First study of its kind suggests Ebola survivors may be at increased risk of death in the first year after hospital discharge, particularly those who spent longer in hospital.
In the first year after hospital discharge, mortality in Ebola survivors was five times higher than would be expected in general Guinean population (55 deaths versus 11 deaths), according to an observational study of 1,130 people published in The Lancet Infectious Diseases journal.
Over the full follow-up period, 59 deaths were reported, of which 37 were tentatively attributed to renal failure based on reports of the deceased’s symptoms made by family members. The authors note that there was a lack of documentation or autopsies available to rule out other causes of death, and call for more research to be done to investigate whether renal failure is a common long-term effect of the disease.
This study confirms that the high vulnerability of survivors of Ebola virus disease persists after hospital discharge, particularly for those with prolonged severe forms of the disease, and suggests that the overall case fatality rate for the disease may have been previously underestimated.
Study author Dr Ibrahima Socé Fall, Assistant Director-General for Emergency Response, WHO, Geneva, comments on the importance of the study, “Our findings highlights the need to strengthen Ebola survivor programmes, particularly as the number of people surviving the infection are increasing.”
Professor Judith Glynn, London School of Hygiene & Tropical Medicine, London, UK, continues “Our results could help to guide current and future survivors’ programmes and the prioritisation of funds in resource-constrained settings. For example, those hospitalised with Ebola for longer may be at greater risk, and could be specifically targeted.”
From December 8, 2015, the study followed-up 89% (1,130/1,270) of the Guinean survivors of the 2013-16 Ebola outbreak in west Africa and recorded 59 subsequent deaths. Survivors were followed up until September 30, 2016, and deaths up to this time point were recorded. Family members were interviewed about any deaths, and survivor’s medical records were reviewed, if available. The authors then calculated the mortality rate compared with the general Guinean population, accounting for differences in age.
Survivors of Ebola discharged from treatment units in Guinea had an overall mortality of 5.2% (59 deaths out of 1,130 discharged patients enrolled in the study) after a median follow-up of 22 months.
Mortality was higher in those who stayed longer in treatment units during their episode of Ebola virus: 7% (14/486) for survivors who were hospitalised for at least 12 days (the median average stay) compared with 3% (42/571) for those hospitalised for fewer than 12 days. The authors suggest this difference could be down to patients with longer stays having more prolonged, acute forms of the disease.
Mortality was lower in survivors living in the capital than those living in other regions, with 2% mortality in Conakry (five deaths out of 240 discharged patients) compared with 6% mortality elsewhere in Guinea (54 out of 890 discharged patients). The authors suggest better access to health care in urban areas as a possible reason for this disparity.

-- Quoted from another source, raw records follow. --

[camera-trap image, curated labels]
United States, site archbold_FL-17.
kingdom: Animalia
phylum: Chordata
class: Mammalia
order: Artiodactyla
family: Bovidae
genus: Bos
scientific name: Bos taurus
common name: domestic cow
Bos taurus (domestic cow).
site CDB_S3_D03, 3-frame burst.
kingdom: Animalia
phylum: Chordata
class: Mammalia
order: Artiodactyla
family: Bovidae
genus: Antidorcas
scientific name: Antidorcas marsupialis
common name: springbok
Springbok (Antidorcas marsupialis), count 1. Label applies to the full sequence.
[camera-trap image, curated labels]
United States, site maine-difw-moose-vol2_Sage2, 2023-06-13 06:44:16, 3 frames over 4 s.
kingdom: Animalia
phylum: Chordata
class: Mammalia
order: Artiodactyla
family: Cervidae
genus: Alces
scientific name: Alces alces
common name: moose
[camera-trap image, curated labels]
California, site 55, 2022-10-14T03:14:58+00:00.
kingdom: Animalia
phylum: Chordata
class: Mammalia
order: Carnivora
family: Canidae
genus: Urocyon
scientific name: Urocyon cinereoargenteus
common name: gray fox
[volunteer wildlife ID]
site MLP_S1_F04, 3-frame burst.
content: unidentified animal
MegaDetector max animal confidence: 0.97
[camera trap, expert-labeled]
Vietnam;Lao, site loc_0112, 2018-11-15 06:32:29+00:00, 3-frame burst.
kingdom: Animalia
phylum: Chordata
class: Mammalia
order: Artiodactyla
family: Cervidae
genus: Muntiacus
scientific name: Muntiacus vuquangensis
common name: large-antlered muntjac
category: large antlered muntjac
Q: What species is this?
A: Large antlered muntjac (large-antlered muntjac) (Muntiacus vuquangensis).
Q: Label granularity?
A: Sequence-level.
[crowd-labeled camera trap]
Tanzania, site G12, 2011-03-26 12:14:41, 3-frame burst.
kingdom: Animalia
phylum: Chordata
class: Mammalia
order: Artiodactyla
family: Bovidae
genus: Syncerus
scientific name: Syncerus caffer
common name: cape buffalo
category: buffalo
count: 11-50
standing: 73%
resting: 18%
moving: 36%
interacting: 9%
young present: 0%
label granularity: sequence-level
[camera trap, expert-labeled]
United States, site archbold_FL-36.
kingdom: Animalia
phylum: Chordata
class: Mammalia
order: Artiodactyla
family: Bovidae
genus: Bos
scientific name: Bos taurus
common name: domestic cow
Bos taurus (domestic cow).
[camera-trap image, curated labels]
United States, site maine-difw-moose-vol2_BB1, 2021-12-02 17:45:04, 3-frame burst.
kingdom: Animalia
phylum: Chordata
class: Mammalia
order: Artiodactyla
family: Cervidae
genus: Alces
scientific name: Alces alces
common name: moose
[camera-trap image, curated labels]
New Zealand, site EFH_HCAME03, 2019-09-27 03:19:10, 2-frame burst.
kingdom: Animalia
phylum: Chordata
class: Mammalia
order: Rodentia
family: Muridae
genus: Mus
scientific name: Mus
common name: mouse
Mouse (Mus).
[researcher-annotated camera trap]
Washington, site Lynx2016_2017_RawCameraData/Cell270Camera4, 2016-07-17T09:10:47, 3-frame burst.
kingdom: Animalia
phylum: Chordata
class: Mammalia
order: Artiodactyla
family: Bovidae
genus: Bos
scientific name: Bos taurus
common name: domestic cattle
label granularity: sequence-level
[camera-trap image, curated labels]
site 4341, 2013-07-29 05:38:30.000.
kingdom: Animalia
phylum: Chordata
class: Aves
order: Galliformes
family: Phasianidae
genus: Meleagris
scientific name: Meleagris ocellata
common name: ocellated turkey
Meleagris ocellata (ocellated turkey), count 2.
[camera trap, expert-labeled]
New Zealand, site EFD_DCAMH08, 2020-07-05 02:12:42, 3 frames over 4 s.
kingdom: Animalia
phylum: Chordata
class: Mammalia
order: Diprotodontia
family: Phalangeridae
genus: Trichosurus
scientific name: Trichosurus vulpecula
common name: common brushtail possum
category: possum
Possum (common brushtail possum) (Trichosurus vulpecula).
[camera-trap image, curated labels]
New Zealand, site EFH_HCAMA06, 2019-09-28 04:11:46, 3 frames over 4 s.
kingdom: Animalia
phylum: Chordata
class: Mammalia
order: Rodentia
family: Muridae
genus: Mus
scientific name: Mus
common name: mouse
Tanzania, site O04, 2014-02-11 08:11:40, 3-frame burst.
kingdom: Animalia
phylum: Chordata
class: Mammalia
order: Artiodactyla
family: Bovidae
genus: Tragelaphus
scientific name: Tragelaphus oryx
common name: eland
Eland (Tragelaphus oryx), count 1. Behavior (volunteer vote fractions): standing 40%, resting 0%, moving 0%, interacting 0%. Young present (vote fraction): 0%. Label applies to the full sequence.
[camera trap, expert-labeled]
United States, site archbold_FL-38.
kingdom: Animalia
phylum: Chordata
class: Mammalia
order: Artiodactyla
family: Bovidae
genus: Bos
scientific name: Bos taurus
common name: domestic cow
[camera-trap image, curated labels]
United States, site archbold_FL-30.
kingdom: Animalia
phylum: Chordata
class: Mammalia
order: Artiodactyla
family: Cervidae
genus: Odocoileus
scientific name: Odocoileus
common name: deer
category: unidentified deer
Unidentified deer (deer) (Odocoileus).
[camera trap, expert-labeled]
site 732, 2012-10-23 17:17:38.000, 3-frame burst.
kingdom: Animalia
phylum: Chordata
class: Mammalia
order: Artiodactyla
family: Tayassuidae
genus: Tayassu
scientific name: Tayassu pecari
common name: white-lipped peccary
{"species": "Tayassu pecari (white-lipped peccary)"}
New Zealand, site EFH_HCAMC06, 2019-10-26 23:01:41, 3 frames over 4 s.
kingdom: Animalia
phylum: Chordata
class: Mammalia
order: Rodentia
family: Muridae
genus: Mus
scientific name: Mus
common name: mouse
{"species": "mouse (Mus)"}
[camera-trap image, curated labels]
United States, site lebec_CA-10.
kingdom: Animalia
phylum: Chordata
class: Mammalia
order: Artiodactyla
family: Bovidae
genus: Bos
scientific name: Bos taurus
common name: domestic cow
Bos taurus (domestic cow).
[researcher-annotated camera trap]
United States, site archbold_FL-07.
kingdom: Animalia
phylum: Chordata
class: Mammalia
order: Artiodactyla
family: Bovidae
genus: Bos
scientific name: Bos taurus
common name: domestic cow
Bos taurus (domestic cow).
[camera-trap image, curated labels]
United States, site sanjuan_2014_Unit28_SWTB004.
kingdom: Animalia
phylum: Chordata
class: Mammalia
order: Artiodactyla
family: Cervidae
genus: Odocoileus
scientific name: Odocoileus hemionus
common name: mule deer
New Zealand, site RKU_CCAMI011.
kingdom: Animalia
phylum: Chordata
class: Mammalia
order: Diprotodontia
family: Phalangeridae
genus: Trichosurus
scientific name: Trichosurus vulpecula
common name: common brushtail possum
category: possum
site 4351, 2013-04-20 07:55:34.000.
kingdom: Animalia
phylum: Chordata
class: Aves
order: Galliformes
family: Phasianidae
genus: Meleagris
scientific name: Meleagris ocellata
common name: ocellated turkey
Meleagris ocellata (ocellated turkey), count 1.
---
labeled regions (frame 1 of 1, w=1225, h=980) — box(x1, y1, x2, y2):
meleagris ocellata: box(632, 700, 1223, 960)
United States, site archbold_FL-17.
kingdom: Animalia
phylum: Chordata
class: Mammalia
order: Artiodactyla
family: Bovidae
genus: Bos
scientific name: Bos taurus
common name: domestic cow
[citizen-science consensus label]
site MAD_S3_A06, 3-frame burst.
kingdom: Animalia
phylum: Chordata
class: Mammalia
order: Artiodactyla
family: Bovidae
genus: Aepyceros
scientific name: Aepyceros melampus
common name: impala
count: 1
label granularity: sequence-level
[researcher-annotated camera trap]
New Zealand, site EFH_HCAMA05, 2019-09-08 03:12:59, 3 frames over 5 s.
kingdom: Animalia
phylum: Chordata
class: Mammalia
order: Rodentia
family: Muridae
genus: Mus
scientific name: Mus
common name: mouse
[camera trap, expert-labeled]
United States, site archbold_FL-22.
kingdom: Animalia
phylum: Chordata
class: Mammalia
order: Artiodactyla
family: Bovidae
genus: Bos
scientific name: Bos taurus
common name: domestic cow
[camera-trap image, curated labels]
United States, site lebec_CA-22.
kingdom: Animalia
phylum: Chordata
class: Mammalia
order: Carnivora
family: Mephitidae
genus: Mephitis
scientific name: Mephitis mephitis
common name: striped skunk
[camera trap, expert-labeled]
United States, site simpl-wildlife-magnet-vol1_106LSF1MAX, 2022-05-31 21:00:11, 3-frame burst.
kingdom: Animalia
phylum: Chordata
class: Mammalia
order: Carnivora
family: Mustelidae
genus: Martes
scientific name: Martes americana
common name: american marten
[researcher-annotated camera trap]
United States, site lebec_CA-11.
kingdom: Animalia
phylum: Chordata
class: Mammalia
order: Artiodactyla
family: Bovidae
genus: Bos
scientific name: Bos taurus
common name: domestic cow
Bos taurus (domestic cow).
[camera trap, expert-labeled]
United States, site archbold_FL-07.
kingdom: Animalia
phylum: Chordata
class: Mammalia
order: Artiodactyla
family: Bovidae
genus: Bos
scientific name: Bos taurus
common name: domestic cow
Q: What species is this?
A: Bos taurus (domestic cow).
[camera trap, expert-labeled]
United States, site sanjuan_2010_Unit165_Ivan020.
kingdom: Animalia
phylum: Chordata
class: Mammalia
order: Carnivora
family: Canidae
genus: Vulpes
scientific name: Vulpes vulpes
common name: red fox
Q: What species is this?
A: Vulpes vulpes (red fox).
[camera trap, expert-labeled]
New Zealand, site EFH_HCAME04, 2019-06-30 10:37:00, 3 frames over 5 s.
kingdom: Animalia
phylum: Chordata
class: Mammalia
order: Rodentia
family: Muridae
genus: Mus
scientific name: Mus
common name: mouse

Exact date of death was unknown for 43 of the 59 deaths recorded. Of the 16 initial survivors for whom an exact date of death was available, five died within a month of discharge from Ebola treatment units, a further three died within three months of discharge, four died three-12 months after discharge, and four died more than a year after discharge.
The authors suggest that the distribution of deaths over time and the finding that over 60% of deaths may have been due to renal failure, suggest that most deaths were linked to longer-term effects of Ebola.
Dr Mory Keita, a medical doctor and epidemiologist from Guinea, currently WHO field Coordinator in Beni, North Kivu, DR Congo says, “Although cause of death evidence was weak for most patients, renal failure is a biologically plausible cause of death in survivors of Ebola virus disease. Previously, the virus has been detected in urine samples during the acute phase of the disease demonstrating that it can infect the kidney. Some patients with Ebola virus disease develop acute kidney injury, which could lead to longer-term renal failure and increased mortality even after initial apparent recovery.”
The authors note that there was no control group for comparing the mortality rates of survivors to that of the general population. Instead, the researchers used data extrapolated from a questionnaire given to the census participants, noting that people with Ebola virus disease may have been poorer than the general population, so would be expected to have a higher background risk of mortality. However, these biases are unlikely to explain such a large increase in early mortality.
Writing in a linked commentary, Dr Gary Kobinger from Québec-Université Laval, Québec City, Canada, says “The high case fatality associated with Ebola virus infection, together with the long-term sequelae and late mortality associated with the infection, highlight the importance of preventive and early therapeutic clinical interventions against severe acute infections such as Ebola virus disease. Such measures should include immunisation of at-risk individuals, early treatment of patients, and education and social intervention within affected communities.”